### Stated exercise:
Reproduce the lines from the line with "How distantly positioned" to the line with "Answer: (66,124)", requests included, adding 58 to every number in the answers, both the coordinates and the distance measurements.

### Excerpted records:
START

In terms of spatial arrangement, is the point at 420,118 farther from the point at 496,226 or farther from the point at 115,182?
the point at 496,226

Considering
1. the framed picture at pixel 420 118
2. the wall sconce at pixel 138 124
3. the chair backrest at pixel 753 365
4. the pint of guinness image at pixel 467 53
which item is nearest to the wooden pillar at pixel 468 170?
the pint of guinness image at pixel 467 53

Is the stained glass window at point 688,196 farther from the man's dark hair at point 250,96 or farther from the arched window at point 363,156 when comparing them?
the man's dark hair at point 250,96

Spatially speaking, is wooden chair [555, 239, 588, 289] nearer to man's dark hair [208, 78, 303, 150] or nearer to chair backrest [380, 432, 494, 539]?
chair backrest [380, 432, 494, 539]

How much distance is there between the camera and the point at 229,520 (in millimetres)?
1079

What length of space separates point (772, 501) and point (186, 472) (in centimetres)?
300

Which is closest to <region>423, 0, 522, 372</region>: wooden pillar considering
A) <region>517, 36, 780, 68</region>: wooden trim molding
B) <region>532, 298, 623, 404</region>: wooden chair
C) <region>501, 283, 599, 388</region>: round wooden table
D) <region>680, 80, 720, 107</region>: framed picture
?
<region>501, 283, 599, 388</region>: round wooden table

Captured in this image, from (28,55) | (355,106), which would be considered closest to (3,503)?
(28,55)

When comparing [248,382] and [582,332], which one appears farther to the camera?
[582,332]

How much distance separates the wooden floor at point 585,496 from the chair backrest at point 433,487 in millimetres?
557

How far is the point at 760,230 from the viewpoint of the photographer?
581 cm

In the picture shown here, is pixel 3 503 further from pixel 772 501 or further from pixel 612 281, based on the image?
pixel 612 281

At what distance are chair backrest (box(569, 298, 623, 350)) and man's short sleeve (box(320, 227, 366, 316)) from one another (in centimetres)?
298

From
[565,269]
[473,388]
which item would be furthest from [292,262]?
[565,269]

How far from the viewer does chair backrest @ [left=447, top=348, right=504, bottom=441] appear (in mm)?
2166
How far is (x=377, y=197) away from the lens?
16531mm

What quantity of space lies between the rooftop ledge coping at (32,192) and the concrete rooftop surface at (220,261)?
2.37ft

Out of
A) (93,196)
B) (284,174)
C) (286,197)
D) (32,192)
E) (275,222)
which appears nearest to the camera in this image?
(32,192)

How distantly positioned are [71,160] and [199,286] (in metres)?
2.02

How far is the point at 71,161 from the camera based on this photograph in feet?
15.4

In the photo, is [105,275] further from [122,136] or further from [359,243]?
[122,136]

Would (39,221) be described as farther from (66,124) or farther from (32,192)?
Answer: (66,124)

END
START

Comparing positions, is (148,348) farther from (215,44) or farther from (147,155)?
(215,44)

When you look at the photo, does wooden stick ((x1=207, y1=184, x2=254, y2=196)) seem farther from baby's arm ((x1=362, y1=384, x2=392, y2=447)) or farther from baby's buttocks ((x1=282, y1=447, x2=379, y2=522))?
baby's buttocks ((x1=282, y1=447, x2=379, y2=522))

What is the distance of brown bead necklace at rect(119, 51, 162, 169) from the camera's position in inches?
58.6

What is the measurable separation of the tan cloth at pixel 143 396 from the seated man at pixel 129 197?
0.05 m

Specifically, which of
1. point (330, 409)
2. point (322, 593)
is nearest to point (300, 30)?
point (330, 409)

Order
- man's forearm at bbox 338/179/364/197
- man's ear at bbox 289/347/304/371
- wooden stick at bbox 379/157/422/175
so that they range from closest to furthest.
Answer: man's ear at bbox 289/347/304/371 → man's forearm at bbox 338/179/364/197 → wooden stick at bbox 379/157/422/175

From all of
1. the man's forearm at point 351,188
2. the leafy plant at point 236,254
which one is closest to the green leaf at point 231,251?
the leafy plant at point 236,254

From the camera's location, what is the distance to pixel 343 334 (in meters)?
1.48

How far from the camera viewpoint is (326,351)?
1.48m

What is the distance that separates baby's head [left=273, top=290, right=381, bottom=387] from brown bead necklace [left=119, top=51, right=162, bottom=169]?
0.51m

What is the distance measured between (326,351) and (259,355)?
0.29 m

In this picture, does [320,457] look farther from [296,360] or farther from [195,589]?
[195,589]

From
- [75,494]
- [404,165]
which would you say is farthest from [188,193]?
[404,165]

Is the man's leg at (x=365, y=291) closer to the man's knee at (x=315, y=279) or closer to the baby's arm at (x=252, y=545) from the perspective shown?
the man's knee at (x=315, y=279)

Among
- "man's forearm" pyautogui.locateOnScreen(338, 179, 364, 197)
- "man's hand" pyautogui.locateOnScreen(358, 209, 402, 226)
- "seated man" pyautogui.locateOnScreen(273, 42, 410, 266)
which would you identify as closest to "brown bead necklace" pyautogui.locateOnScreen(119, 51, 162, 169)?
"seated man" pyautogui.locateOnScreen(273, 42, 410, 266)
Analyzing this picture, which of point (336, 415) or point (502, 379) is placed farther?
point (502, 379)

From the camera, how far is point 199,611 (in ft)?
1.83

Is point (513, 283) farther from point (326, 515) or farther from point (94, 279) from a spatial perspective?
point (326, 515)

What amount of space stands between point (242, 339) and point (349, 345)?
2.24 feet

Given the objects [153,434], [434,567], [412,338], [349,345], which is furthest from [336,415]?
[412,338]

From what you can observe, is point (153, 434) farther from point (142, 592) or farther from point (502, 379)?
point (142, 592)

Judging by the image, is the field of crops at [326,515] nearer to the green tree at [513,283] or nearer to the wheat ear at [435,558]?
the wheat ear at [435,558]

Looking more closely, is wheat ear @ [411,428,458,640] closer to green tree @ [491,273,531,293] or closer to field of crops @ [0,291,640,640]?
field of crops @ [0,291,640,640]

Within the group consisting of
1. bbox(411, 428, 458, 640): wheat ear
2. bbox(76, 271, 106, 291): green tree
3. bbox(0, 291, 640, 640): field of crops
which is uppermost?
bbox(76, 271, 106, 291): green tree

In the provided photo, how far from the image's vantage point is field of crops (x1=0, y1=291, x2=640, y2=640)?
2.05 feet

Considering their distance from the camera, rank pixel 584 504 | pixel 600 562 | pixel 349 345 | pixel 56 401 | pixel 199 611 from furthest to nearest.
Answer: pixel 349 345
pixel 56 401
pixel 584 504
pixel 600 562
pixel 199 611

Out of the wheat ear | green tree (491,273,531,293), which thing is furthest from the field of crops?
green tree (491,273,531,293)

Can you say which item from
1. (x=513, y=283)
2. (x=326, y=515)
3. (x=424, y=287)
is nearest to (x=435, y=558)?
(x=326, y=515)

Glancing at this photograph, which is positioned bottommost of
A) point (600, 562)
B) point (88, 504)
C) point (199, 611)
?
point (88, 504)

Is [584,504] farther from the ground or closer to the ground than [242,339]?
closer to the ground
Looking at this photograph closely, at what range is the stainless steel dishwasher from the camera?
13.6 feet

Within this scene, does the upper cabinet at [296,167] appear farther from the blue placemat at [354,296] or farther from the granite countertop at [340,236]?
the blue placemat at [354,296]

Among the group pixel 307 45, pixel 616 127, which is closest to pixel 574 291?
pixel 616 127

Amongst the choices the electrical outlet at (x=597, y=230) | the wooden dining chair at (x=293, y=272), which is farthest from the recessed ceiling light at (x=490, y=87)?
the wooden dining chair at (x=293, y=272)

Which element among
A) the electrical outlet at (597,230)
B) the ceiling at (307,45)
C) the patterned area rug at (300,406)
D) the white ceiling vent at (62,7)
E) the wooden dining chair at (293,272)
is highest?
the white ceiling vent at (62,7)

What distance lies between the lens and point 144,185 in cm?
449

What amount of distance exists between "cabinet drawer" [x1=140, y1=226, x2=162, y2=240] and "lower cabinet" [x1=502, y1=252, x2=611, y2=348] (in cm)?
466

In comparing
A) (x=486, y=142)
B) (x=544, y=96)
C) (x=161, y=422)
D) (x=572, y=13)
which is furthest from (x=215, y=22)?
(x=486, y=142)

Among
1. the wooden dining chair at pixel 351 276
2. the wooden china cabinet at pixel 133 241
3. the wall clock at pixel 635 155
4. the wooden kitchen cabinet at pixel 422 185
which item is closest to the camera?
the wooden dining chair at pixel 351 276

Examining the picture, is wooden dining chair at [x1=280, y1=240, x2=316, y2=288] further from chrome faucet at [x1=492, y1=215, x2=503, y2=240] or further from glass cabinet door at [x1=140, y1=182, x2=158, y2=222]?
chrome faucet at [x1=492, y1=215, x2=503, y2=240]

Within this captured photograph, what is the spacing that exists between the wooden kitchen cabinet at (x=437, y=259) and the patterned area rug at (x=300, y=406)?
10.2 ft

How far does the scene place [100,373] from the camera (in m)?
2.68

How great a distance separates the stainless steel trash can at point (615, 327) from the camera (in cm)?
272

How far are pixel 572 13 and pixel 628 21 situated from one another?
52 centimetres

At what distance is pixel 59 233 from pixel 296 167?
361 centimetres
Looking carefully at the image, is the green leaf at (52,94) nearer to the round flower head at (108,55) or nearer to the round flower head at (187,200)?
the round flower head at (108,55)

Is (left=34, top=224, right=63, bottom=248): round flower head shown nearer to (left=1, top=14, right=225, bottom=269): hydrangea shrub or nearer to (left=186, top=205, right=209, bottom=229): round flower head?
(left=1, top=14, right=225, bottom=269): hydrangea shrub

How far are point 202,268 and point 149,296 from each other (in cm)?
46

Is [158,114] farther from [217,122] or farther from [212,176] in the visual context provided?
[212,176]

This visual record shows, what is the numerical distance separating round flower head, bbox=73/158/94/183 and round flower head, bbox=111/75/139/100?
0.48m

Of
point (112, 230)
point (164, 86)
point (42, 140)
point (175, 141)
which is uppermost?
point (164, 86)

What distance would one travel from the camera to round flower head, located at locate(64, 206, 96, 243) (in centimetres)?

END
START

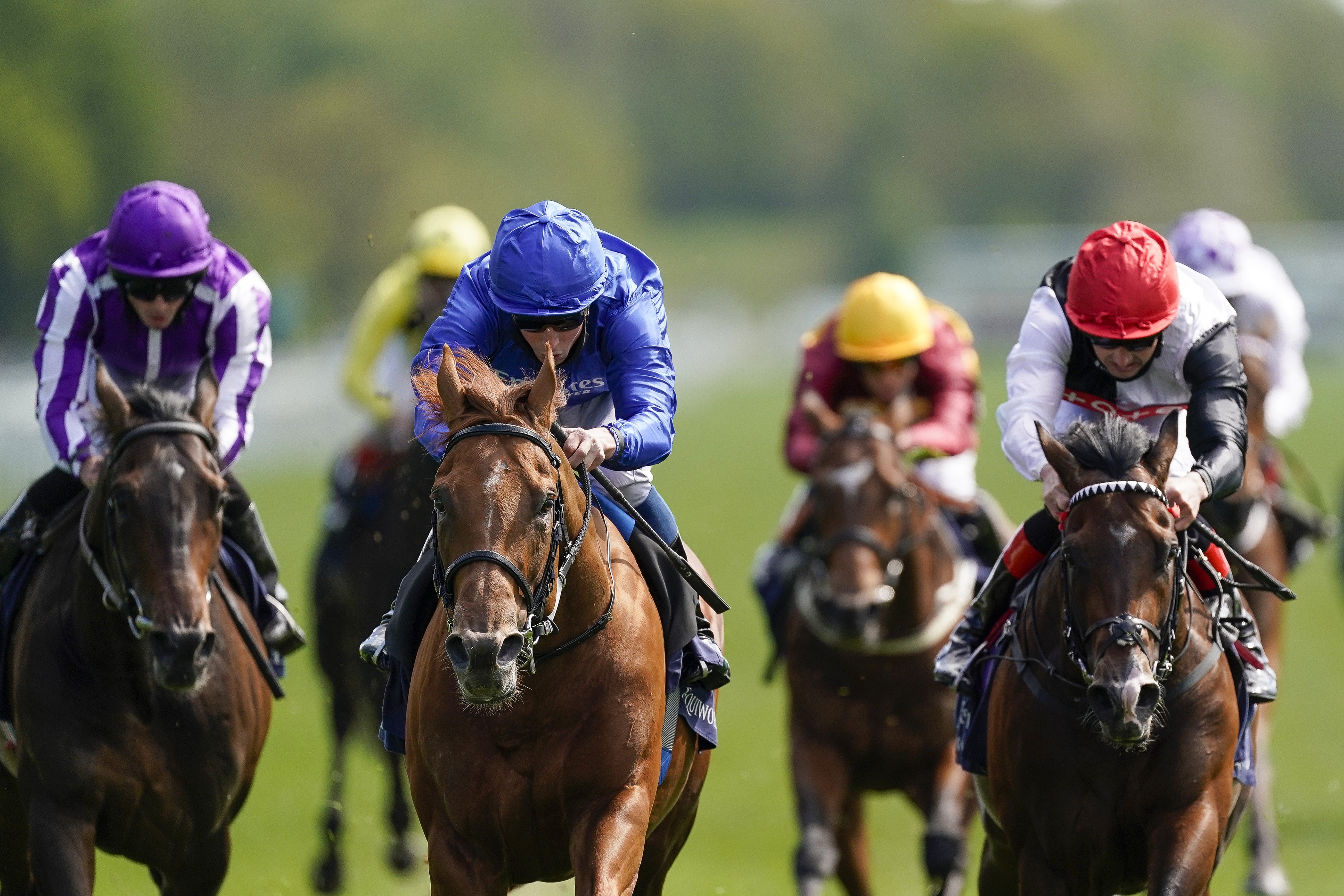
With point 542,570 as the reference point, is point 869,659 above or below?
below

END

### Response:
How distantly positioned are [71,160] and [199,286] (in metres)?
60.02

How far is the point at 71,161 from the camera based on this photograph in feet?
73.4

In the photo, is [105,275] further from [122,136] or further from [359,243]?
[180,194]

Would (39,221) be described as farther from (66,124) or farther from (32,192)?
Answer: (124,182)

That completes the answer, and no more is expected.